Write out each of the following entries word for word, leaving out the pictures.

________________

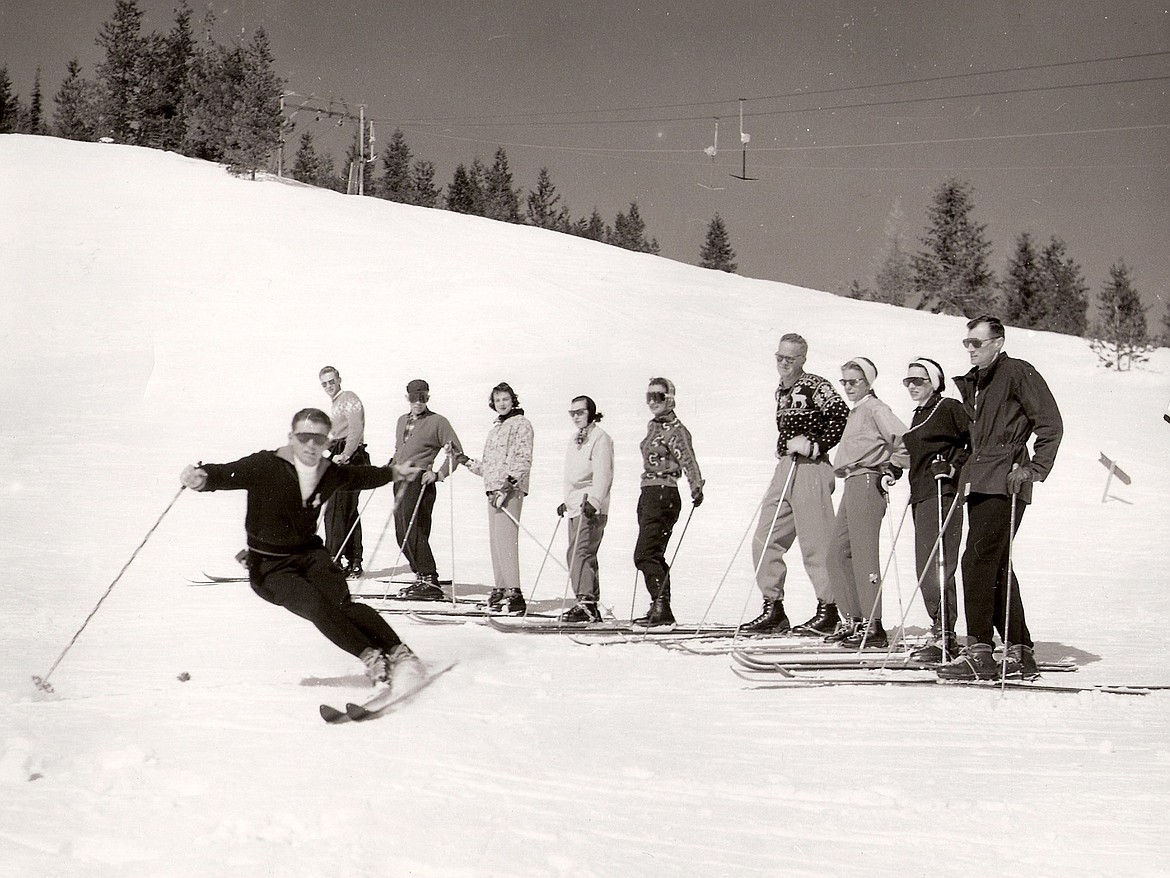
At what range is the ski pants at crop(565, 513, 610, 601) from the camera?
8914 millimetres

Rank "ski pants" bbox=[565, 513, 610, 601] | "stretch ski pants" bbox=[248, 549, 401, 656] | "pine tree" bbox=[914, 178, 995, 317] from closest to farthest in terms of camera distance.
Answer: "stretch ski pants" bbox=[248, 549, 401, 656]
"ski pants" bbox=[565, 513, 610, 601]
"pine tree" bbox=[914, 178, 995, 317]

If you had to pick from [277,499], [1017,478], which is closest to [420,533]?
[277,499]

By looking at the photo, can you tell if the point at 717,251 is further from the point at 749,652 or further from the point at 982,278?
the point at 749,652

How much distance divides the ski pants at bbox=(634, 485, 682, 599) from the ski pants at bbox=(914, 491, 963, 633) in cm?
191

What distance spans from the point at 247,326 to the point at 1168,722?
26240 millimetres

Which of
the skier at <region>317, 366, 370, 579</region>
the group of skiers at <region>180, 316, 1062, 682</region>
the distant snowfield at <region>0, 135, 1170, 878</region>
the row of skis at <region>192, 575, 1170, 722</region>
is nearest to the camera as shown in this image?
the distant snowfield at <region>0, 135, 1170, 878</region>

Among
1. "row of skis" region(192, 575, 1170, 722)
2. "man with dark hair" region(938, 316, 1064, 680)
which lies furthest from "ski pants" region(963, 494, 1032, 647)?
"row of skis" region(192, 575, 1170, 722)

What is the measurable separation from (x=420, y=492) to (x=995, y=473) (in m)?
5.06

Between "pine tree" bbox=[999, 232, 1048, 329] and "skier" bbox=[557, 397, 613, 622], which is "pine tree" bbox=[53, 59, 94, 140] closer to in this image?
"pine tree" bbox=[999, 232, 1048, 329]

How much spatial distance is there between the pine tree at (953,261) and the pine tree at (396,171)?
3759 cm

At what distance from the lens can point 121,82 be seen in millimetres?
73125

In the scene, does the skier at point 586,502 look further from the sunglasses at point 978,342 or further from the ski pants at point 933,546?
the sunglasses at point 978,342

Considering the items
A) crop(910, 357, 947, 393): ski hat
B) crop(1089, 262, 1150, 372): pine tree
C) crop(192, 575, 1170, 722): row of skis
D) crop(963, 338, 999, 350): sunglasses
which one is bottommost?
crop(192, 575, 1170, 722): row of skis

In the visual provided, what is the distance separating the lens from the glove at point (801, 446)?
8.20 metres
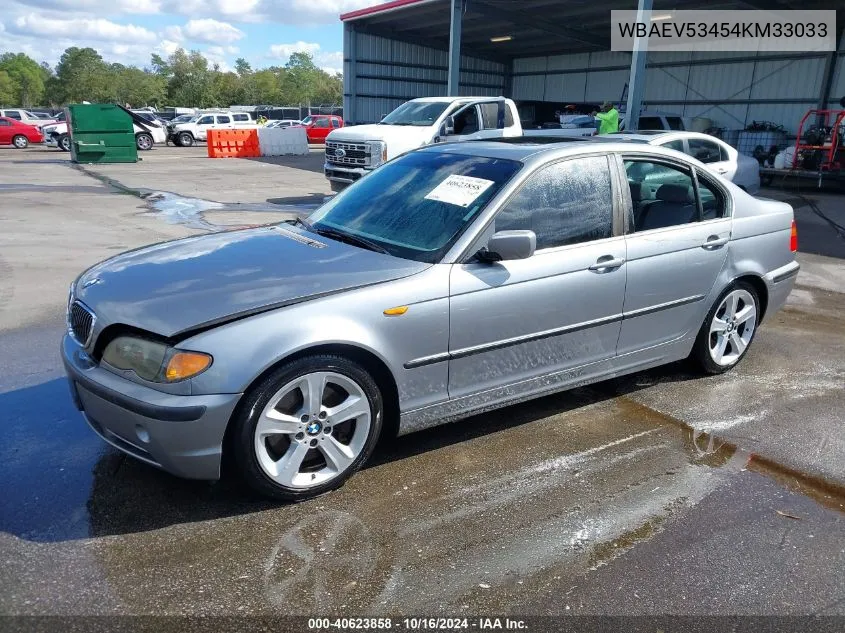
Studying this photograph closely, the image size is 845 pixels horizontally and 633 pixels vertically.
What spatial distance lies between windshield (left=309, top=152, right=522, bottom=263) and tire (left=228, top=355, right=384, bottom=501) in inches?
30.6

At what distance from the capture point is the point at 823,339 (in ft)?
19.5

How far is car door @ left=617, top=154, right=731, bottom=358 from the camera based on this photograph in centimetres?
416

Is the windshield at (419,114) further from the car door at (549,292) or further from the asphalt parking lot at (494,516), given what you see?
the car door at (549,292)

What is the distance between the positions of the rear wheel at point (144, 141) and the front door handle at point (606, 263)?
32.4 metres

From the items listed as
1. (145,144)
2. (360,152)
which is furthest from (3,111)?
(360,152)

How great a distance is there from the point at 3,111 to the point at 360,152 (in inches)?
1040

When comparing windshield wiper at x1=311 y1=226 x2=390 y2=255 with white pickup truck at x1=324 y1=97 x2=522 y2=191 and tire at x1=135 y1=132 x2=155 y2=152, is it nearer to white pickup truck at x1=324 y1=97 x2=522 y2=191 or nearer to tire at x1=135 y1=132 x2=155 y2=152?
white pickup truck at x1=324 y1=97 x2=522 y2=191

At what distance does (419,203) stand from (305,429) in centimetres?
149

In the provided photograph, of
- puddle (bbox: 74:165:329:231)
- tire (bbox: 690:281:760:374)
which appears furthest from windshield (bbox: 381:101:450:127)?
tire (bbox: 690:281:760:374)

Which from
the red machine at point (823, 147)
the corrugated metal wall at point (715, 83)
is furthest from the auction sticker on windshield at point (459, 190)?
the corrugated metal wall at point (715, 83)

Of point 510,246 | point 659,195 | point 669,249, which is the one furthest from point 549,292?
point 659,195

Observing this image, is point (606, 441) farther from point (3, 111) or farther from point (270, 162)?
point (3, 111)

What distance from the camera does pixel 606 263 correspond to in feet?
12.9

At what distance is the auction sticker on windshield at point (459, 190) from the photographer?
3.76 m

________________

Answer to the exercise:
At what range is the ski pants at crop(565, 513, 610, 601) from the camera?
8914 millimetres

Rank "ski pants" bbox=[565, 513, 610, 601] | "stretch ski pants" bbox=[248, 549, 401, 656] | "pine tree" bbox=[914, 178, 995, 317] from closest to farthest in terms of camera distance.
Answer: "stretch ski pants" bbox=[248, 549, 401, 656]
"ski pants" bbox=[565, 513, 610, 601]
"pine tree" bbox=[914, 178, 995, 317]

If you had to pick from [277,499], [1017,478], which is closest to [420,533]?
[277,499]

By looking at the photo, can you tell if the point at 717,251 is further from the point at 749,652 or further from the point at 982,278?
the point at 749,652

How much distance divides the ski pants at bbox=(634, 485, 682, 599) from the ski pants at bbox=(914, 491, 963, 633) in cm?
191

What distance spans from the point at 247,326 to the point at 1168,722?
26240 millimetres

Which of
the skier at <region>317, 366, 370, 579</region>
the group of skiers at <region>180, 316, 1062, 682</region>
the distant snowfield at <region>0, 135, 1170, 878</region>
the row of skis at <region>192, 575, 1170, 722</region>
is nearest to the camera as shown in this image?
the distant snowfield at <region>0, 135, 1170, 878</region>

Among
1. "row of skis" region(192, 575, 1170, 722)
2. "man with dark hair" region(938, 316, 1064, 680)
which lies furthest from "ski pants" region(963, 494, 1032, 647)?
"row of skis" region(192, 575, 1170, 722)

What is the measurable separation from (x=420, y=492) to (x=995, y=473) (in m)?
5.06

Between "pine tree" bbox=[999, 232, 1048, 329] and "skier" bbox=[557, 397, 613, 622], which is "pine tree" bbox=[53, 59, 94, 140] closer to in this image?
"pine tree" bbox=[999, 232, 1048, 329]

How much spatial distance is there between the pine tree at (953,261) and the pine tree at (396,171)?
3759 cm

At what distance from the lens can point 121,82 be seen in millimetres?
73125

In the scene, does the skier at point 586,502 look further from the sunglasses at point 978,342 or further from the ski pants at point 933,546?
the sunglasses at point 978,342

Considering the items
A) crop(910, 357, 947, 393): ski hat
B) crop(1089, 262, 1150, 372): pine tree
C) crop(192, 575, 1170, 722): row of skis
D) crop(963, 338, 999, 350): sunglasses
which one is bottommost?
crop(192, 575, 1170, 722): row of skis

In the visual provided, what is the distance separating the lens from the glove at point (801, 446)?
8.20 metres
Studying this photograph closely, the image size is 845 pixels horizontally and 633 pixels vertically.
What spatial distance lies between windshield (left=309, top=152, right=522, bottom=263) and tire (left=228, top=355, right=384, bottom=501) in inches?
30.6

At what distance from the capture point is the point at 823,339 (in ft)?
19.5

How far is car door @ left=617, top=154, right=731, bottom=358 from the camera based on this photograph in centimetres?
416

Is the windshield at (419,114) further from the car door at (549,292) or further from the asphalt parking lot at (494,516), given what you see?
the car door at (549,292)

What is the distance between the positions of the rear wheel at point (144, 141) and the front door handle at point (606, 263)?
32.4 metres

From the items listed as
1. (145,144)
2. (360,152)
which is furthest from (3,111)?
(360,152)

How great a distance is there from the point at 3,111 to the point at 360,152 (in inches)?
1040

When comparing windshield wiper at x1=311 y1=226 x2=390 y2=255 with white pickup truck at x1=324 y1=97 x2=522 y2=191 and tire at x1=135 y1=132 x2=155 y2=152, is it nearer to white pickup truck at x1=324 y1=97 x2=522 y2=191 or nearer to tire at x1=135 y1=132 x2=155 y2=152?
white pickup truck at x1=324 y1=97 x2=522 y2=191

At what distance does (419,203) stand from (305,429) in centimetres?
149

In the provided photograph, of
- puddle (bbox: 74:165:329:231)
- tire (bbox: 690:281:760:374)
which appears furthest from windshield (bbox: 381:101:450:127)?
tire (bbox: 690:281:760:374)

Which from
the red machine at point (823, 147)
the corrugated metal wall at point (715, 83)
is furthest from the auction sticker on windshield at point (459, 190)?
the corrugated metal wall at point (715, 83)

Of point 510,246 | point 659,195 | point 669,249, which is the one furthest from point 549,292?
point 659,195

Observing this image, is point (606, 441) farther from point (3, 111) or farther from point (270, 162)?
point (3, 111)

What distance from the camera does pixel 606 263 correspond to in feet?
12.9

At what distance is the auction sticker on windshield at point (459, 190) from the photographer?
3.76 m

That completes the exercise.